Uma operação integrada da Receita Federal, Polícia Federal e Exército Brasileiro, com apoio de autoridades dos Estados Unidos e da Bolívia, resultou na apreensão de uma carga de cocaína neste domingo (21) escondida de forma incomum: a droga estava em estado líquido e misturada a aproximadamente 260 toneladas de madeira transportadas em oito caminhões.
A interceptação ocorreu em dois pontos estratégicos da faixa de fronteira e também contou com apoio do Grupo Especial de Fronteira (Gefron). Quatro caminhões foram flagrados em Corumbá (MS) e outros quatro em Cáceres (MT), região que faz divisa direta com a Bolívia. Exames preliminares confirmaram a presença de cocaína impregnada na carga.

Receita Federal, Polícia Federal e Exército Brasileiro fizeram a possível maior apreensão de drogas durante operação. – Foto: Divulgação
De acordo com informações da Receita Federal, análises baseadas em ocorrências anteriores indicam que entre 10% e 20% do peso total da madeira pode corresponder à droga, o que eleva a estimativa para um intervalo entre 20 e 50 toneladas de cocaína. Caso o volume seja confirmado, pode se tornar a maior apreenssão da história do Brasil e a segunda maior já registrada no mundo, atrás apenas de uma operação recente realizada no Chile.
No dia 6 deste mês, a aduana chilena já havia apreendido cerca de 100 toneladas de cocaína também oriundas da Bolívia e ocultas no mesmo método: droga líquida infiltrada em madeira. Informações de inteligência compartilhadas pelos Estados Unidos apontam conexão entre os dois casos, com possível origem em um mesmo centro de produção boliviano.

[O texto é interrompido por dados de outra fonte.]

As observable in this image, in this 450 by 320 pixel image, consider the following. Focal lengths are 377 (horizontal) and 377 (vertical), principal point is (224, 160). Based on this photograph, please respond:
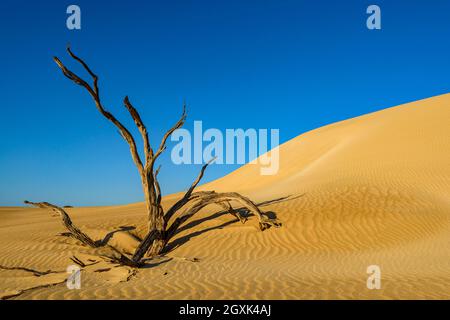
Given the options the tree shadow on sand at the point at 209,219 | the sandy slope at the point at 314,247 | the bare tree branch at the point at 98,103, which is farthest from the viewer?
the tree shadow on sand at the point at 209,219

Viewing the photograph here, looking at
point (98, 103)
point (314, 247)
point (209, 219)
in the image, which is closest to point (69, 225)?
point (98, 103)

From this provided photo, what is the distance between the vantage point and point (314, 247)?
1121 cm

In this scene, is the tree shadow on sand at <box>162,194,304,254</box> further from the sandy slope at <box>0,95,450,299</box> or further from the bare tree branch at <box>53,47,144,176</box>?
the bare tree branch at <box>53,47,144,176</box>

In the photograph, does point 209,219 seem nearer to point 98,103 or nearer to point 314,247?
point 314,247

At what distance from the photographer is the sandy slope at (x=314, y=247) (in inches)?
262

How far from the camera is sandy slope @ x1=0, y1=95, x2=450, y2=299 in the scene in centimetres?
666

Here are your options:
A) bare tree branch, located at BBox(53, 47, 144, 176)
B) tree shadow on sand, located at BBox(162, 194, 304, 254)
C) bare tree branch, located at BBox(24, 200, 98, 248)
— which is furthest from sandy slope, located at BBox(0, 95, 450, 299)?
bare tree branch, located at BBox(53, 47, 144, 176)

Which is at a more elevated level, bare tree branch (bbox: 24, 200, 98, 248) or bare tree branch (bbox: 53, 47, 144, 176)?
bare tree branch (bbox: 53, 47, 144, 176)

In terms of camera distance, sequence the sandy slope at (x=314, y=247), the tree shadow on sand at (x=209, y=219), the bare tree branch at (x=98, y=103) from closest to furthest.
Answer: the sandy slope at (x=314, y=247), the bare tree branch at (x=98, y=103), the tree shadow on sand at (x=209, y=219)

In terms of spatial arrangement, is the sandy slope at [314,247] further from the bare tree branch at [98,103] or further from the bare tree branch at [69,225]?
the bare tree branch at [98,103]

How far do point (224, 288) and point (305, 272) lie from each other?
2404 mm

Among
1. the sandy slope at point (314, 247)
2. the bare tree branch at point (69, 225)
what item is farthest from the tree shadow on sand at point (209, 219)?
the bare tree branch at point (69, 225)
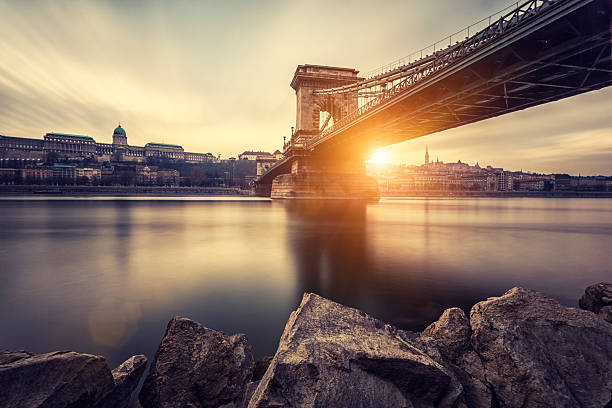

Droga líquida infiltrada em madeira. – Foto: Divulgação
A operação deste domingo integra a chamada “Timber Shield”, ação coordenada com a agência antidrogas norte-americana e a Aduana Nacional da Bolívia. Em publicação na rede social X (antigo Twitter), o ministro da Fazenda destacou a complexidade da ação e o avanço das organizações criminosas no tráfico internacional.
Segundo a autoridade, a operação reforça a importância da integração entre inteligência, fiscalização aduaneira, investigação criminal e cooperação internacional no combate ao tráfico de drogas em rotas transnacionais cada vez mais sofisticadas.
O material apreendido irá passar por análise para confirmar a presença e o volume de drogas.

Apreensão ocorreu durante operação realizada neste domingo (21). – Foto: Divulgação
Como a cocaína foi armazenada na madeira
Segundo a Receita Federal, a droga foi incorporada à carga de madeira por meio de um processo que altera a composição do material transportado. A técnica permite que a cocaína permaneça misturada à estrutura da madeira, dificultando a identificação durante inspeções de rotina em estradas, portos e postos de fronteira.
O método é considerado sofisticado e tem sido utilizado por organizações criminosas para driblar mecanismos de fiscalização. Como a carga mantém aparência semelhante à de um produto legalizado, a detecção exige análises mais aprofundadas e, muitas vezes, o uso de inteligência prévia.